The delays are visible in numbers from Brazilian cooperative Cooxupé, one of the country’s largest coffee exporters. Cooxupé’s harvest reached 12% of its area by June 5, 2026, below 13.7% in 2025 and 13.6% in 2024, according to Portal Máquinas Agrícolas. By June 19, progress had risen to 20.1%, the weakest level for the period since 2022, reported Fronteira Econômica and Canal Pecuarista.

At the same time, exchange‑monitored inventories have thinned. ICE arabica stocks fell to a 2.25‑year low of 388,956 bags on June 24, Barchart said, while CocoaIntel noted that stocks had slipped below 390,000 bags after another daily withdrawal. ICE robusta inventories dropped to a two‑year low of 3,631 lots in mid‑May before recovering modestly to 4,032 lots by June 18, according to Barchart.

This near‑term tightness contrasts with increasingly generous supply projections for the 2026/27 season. On June 3, the USDA’s Foreign Agricultural Service forecast Brazil’s 2026/27 coffee crop at a record 71.9 million bags, up 14% year on year, with arabica at 47.5 million bags and robusta at 24.4 million, Comunicaffe reported. Private forecasts are even higher: StoneX projected 75.3 million bags, while exporter EISA estimated 75.8 million bags earlier in the year, Comunicaffe and TradeVae reported.

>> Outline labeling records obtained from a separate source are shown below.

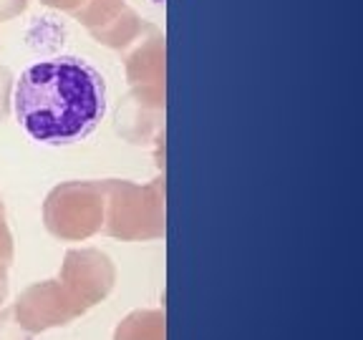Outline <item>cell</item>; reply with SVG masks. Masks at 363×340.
<instances>
[{
	"label": "cell",
	"mask_w": 363,
	"mask_h": 340,
	"mask_svg": "<svg viewBox=\"0 0 363 340\" xmlns=\"http://www.w3.org/2000/svg\"><path fill=\"white\" fill-rule=\"evenodd\" d=\"M13 111L38 144H76L91 136L107 116V81L78 56L46 58L18 76Z\"/></svg>",
	"instance_id": "6da1fadb"
}]
</instances>
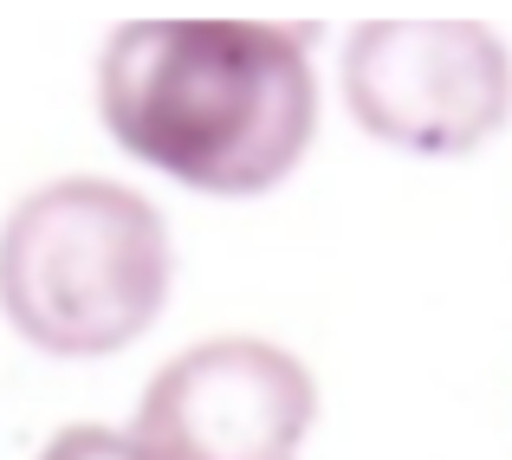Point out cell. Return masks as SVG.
I'll return each mask as SVG.
<instances>
[{
    "mask_svg": "<svg viewBox=\"0 0 512 460\" xmlns=\"http://www.w3.org/2000/svg\"><path fill=\"white\" fill-rule=\"evenodd\" d=\"M318 422V383L286 344L208 337L150 376L137 448L150 460H299Z\"/></svg>",
    "mask_w": 512,
    "mask_h": 460,
    "instance_id": "cell-4",
    "label": "cell"
},
{
    "mask_svg": "<svg viewBox=\"0 0 512 460\" xmlns=\"http://www.w3.org/2000/svg\"><path fill=\"white\" fill-rule=\"evenodd\" d=\"M344 104L389 150L467 156L512 117V52L480 20H370L344 46Z\"/></svg>",
    "mask_w": 512,
    "mask_h": 460,
    "instance_id": "cell-3",
    "label": "cell"
},
{
    "mask_svg": "<svg viewBox=\"0 0 512 460\" xmlns=\"http://www.w3.org/2000/svg\"><path fill=\"white\" fill-rule=\"evenodd\" d=\"M39 460H150V454H143L137 435H124V428L78 422V428H59V435L39 448Z\"/></svg>",
    "mask_w": 512,
    "mask_h": 460,
    "instance_id": "cell-5",
    "label": "cell"
},
{
    "mask_svg": "<svg viewBox=\"0 0 512 460\" xmlns=\"http://www.w3.org/2000/svg\"><path fill=\"white\" fill-rule=\"evenodd\" d=\"M98 117L117 150L195 195H266L318 137L312 46L260 20H130L98 59Z\"/></svg>",
    "mask_w": 512,
    "mask_h": 460,
    "instance_id": "cell-1",
    "label": "cell"
},
{
    "mask_svg": "<svg viewBox=\"0 0 512 460\" xmlns=\"http://www.w3.org/2000/svg\"><path fill=\"white\" fill-rule=\"evenodd\" d=\"M169 286L163 208L104 175L33 188L0 227V311L46 357L91 363L130 350L163 318Z\"/></svg>",
    "mask_w": 512,
    "mask_h": 460,
    "instance_id": "cell-2",
    "label": "cell"
}]
</instances>
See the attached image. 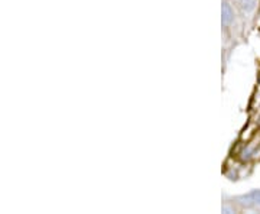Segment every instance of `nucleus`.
<instances>
[{"mask_svg": "<svg viewBox=\"0 0 260 214\" xmlns=\"http://www.w3.org/2000/svg\"><path fill=\"white\" fill-rule=\"evenodd\" d=\"M236 201L239 204L246 205V207H256L260 205V190H253L247 194H243L236 198Z\"/></svg>", "mask_w": 260, "mask_h": 214, "instance_id": "nucleus-1", "label": "nucleus"}, {"mask_svg": "<svg viewBox=\"0 0 260 214\" xmlns=\"http://www.w3.org/2000/svg\"><path fill=\"white\" fill-rule=\"evenodd\" d=\"M234 18H236V13H234L232 3L229 0H224L223 8H221V22H223L224 28H230L234 22Z\"/></svg>", "mask_w": 260, "mask_h": 214, "instance_id": "nucleus-2", "label": "nucleus"}, {"mask_svg": "<svg viewBox=\"0 0 260 214\" xmlns=\"http://www.w3.org/2000/svg\"><path fill=\"white\" fill-rule=\"evenodd\" d=\"M236 8L242 12L243 15H250L253 13L257 5H259V0H233Z\"/></svg>", "mask_w": 260, "mask_h": 214, "instance_id": "nucleus-3", "label": "nucleus"}]
</instances>
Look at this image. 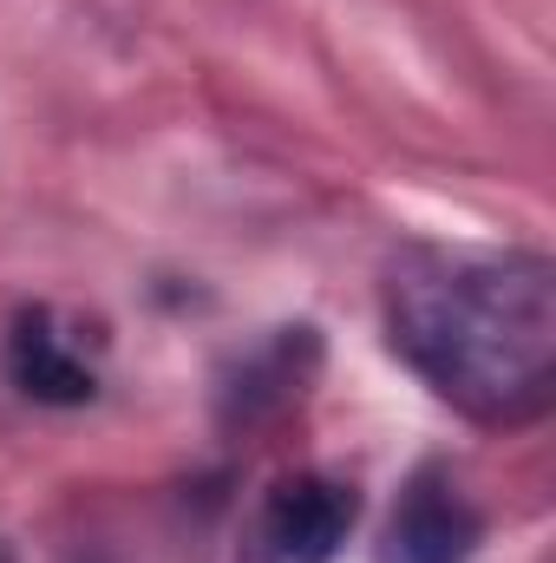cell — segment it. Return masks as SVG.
Masks as SVG:
<instances>
[{
    "instance_id": "cell-1",
    "label": "cell",
    "mask_w": 556,
    "mask_h": 563,
    "mask_svg": "<svg viewBox=\"0 0 556 563\" xmlns=\"http://www.w3.org/2000/svg\"><path fill=\"white\" fill-rule=\"evenodd\" d=\"M393 347L465 413L524 420L556 380V269L524 250H407L387 282Z\"/></svg>"
},
{
    "instance_id": "cell-2",
    "label": "cell",
    "mask_w": 556,
    "mask_h": 563,
    "mask_svg": "<svg viewBox=\"0 0 556 563\" xmlns=\"http://www.w3.org/2000/svg\"><path fill=\"white\" fill-rule=\"evenodd\" d=\"M354 511H360L354 485L321 478V472H294V478H281L276 492L263 498L256 551H263V563H327L347 544Z\"/></svg>"
},
{
    "instance_id": "cell-3",
    "label": "cell",
    "mask_w": 556,
    "mask_h": 563,
    "mask_svg": "<svg viewBox=\"0 0 556 563\" xmlns=\"http://www.w3.org/2000/svg\"><path fill=\"white\" fill-rule=\"evenodd\" d=\"M471 551H478V511L458 498V485H445L438 472L413 478L387 531V563H465Z\"/></svg>"
},
{
    "instance_id": "cell-4",
    "label": "cell",
    "mask_w": 556,
    "mask_h": 563,
    "mask_svg": "<svg viewBox=\"0 0 556 563\" xmlns=\"http://www.w3.org/2000/svg\"><path fill=\"white\" fill-rule=\"evenodd\" d=\"M7 380L26 394V400H46V407H86L92 400V374L86 361H73L53 334L46 314H20L13 334H7Z\"/></svg>"
}]
</instances>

Other institutions show the range of opinions. Brazil’s official supply agency Conab pegs the crop at 66.7 million bags, and statistics agency IBGE at 64.1 million bags, both cited by Comunicaffe. Marex Group and Sucafina each see the 2026/27 harvest above 75 million bags, at 75.9 million and 75.4 million respectively. Meanwhile, Rabobank raised its estimate of the 2026/27 global arabica surplus to 9.5 million bags from 7.0 million, according to Barchart.

Field research is underpinning some of the higher private estimates. After revisiting farms, StoneX field specialist João Pena said that “fruit setting was higher than forecast”, which contributed to an upward revision of the firm’s crop estimate, according to Comunicaffe. StoneX analyst Leonardo Rossetti added that although some regions are below maximum potential, the 2026/27 harvest represents “a significant recovery compared to the previous season”.

The broader global balance sheet is also pointing to larger supplies. A bi‑annual USDA FAS report from December 2025 projected world 2025/26 coffee production at a record 178.848 million bags, with arabica output falling 4.7% year on year to 95.515 million bags but robusta rising 10.9% to 83.333 million, and ending stocks declining 5.4% to 20.148 million bags, according to Barchart.

Yet even as production expands, stocks in consuming countries remain “at historically low levels” following recent shortfalls in major producers, EISA director Carlos Santana said, as reported by TradeVae. TradeVae also noted that Brazil’s coffee shipments so far in the current crop year are significantly below last season, while CocoaIntel reported that export revenues have stayed stable because of elevated prices.

Between delayed Brazilian harvest progress, low certified stocks and a wide gap among crop forecasts, the late‑June rally is drawing attention to a market where short‑term tightness and longer‑term surplus projections are pulling arabica and robusta prices in opposite directions.